Already, the Parks Department charges fees at 22 recreation centers. Now the city intends to require admissions at those centers in low-income neighborhoods that have been excused from visitors' fees. What's next -- a ticket to use the parks?

The city insists that these new fees would not affect the city's parks, playgrounds and outdoor pools, which thankfully remain free. But for how long?

Fees Discourage Use

Ours is a city where more than a third of the population lives near or below the federal poverty line; where more than 70 percent of all low-income New Yorkers have less than $100 in savings; and where 65 percent of poor households spend more than half their income on rent.

In Hunts Point and Mott Haven in the Bronx, Central Brooklyn, East Harlem, and the Lower East Side (sites of these six recreation centers), residents are least likely to be able to afford "membership fees" of $50 to $75 a year to continue using their local recreation center.

A report by the city's Independent Budget Office reveals (not surprisingly) that charging fees to use recreation centers discourages their use; attendance plummeted when previously-free facilities charged for membership. The income for the 22 centers already charging fees and the six now facing fees is expected to bring in a total of about $4 million annually. This tiny revenue stream -- less than one one-hundredth of a percent of the city's current $50 billion budget -- seems way out of proportion to the impact this policy would have on the lives of New Yorkers who depend upon these facilities.

Recreation centers, pools and parks are important to life and health -- where New Yorkers can go for relaxation, relief from the stresses of everyday life, and a sense of community with their neighbors. These centers are also places for physical activity, necessary for good health, in neighborhoods that already suffer a lack of public facilities. [The Bedford-Stuyvesant section of Brooklyn, where I live, has less in the way of afterschool facilities now than it did when I was growing up there in the 1950s.]

With heart disease and diabetes rates at their highest in low-income neighborhoods, the loss of access to these centers -- by residents who need them the most -- would have devastating consequences for those with no means to attend other exercise facilities.

Moving toward
a divided city

New York State has the greatest disparity between rich and poor of any state in the nation, and the disparity is even greater in the five boroughs. Pricing low-income New Yorkers out of public higher education, public cultural facilities, and now out of public recreational facilities is unconscionable.
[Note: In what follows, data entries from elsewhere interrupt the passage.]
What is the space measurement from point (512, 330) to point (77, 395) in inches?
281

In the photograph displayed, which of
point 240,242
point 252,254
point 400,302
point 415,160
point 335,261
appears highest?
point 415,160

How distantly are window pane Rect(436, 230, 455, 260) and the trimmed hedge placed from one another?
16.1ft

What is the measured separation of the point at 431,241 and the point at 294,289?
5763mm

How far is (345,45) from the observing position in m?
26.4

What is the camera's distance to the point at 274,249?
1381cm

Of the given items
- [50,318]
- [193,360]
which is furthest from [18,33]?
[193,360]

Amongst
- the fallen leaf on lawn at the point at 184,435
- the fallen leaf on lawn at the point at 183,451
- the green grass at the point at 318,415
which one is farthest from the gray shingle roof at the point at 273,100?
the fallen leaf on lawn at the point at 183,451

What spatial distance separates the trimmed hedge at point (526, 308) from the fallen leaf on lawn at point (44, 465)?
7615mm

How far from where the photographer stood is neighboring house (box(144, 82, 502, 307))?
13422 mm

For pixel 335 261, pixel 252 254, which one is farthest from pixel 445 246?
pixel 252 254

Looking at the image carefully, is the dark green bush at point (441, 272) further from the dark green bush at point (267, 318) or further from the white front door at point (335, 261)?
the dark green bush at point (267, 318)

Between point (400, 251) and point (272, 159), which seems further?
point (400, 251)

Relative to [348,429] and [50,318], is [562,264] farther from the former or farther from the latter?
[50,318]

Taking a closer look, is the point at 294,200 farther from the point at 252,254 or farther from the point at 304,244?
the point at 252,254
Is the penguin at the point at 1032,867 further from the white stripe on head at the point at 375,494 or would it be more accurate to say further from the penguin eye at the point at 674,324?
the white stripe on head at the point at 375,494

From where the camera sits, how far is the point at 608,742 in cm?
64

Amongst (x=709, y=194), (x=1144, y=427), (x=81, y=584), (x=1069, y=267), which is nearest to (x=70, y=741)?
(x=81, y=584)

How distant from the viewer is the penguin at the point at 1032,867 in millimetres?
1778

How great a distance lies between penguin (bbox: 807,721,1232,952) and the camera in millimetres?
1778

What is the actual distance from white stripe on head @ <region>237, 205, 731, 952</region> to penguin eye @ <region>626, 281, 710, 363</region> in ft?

More and more, New York is moving toward a city divided by race, class and income -- a sort of local apartheid, where many whites can afford public amenities while many minorities are being priced out. The tax dollars of all are spent to support segregated amenities that are kept within reach of a progressively narrowing number of New Yorkers. This is unacceptable.

Where are our elected officials on this issue? Whom do they represent? The City Council can and should do something to halt and reverse this trend. Recreation centers should not be turned into exclusive health clubs, segregating New Yorkers on the basis of race and low income.